Upon this, the seamen rushed to the yard-arms, as in swarming-time
the bees rush to the boughs. Bare-headed in the
sultry sun, Ahab stood on the bowsprit, and with one hand
pushed far behind in readiness to wave his orders to the helmsman,
cast his eager glance in the direction indicated aloft by the
outstretched motionless arm of Daggoo.

Whether the flitting attendance of the one still and solitary
jet had gradually worked upon Ahab, so that he was now prepared
to connect the ideas of mildness and repose with the first
sight of the particular whale he pursued; however this was, or
whether his eagerness betrayed him; whichever way it might
have been, no sooner did he distinctly perceive the white mass,
than with a quick intensity he instantly gave orders for lowering.

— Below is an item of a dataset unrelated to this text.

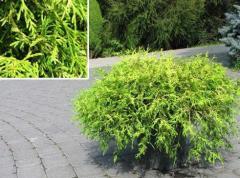 Seedlings of decorative trees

The four boats were soon on the water; Ahab's in advance,
and all swiftly pulling towards their prey. Soon it went down, and
while, with oars suspended, we were awaiting its reappearance,
lo! in the same spot where it sank, once more it slowly rose.
Almost forgetting for the moment all thoughts of Moby Dick,
we now gazed at the most wondrous phenomenon which the
secret seas have hitherto revealed to mankind. A vast pulpy
mass, furlongs in length and breadth, of a glancing cream-color,
lay floating on the water, innumerable long arms radiating
from its centre, and curling and twisting like a nest of anacondas,
as if blindly to clutch at any hapless object within reach.
No perceptible face or front did it have; no conceivable token
of either sensation or instinct; but undulated there on the billows,
an unearthly, formless, chance-like apparition of life.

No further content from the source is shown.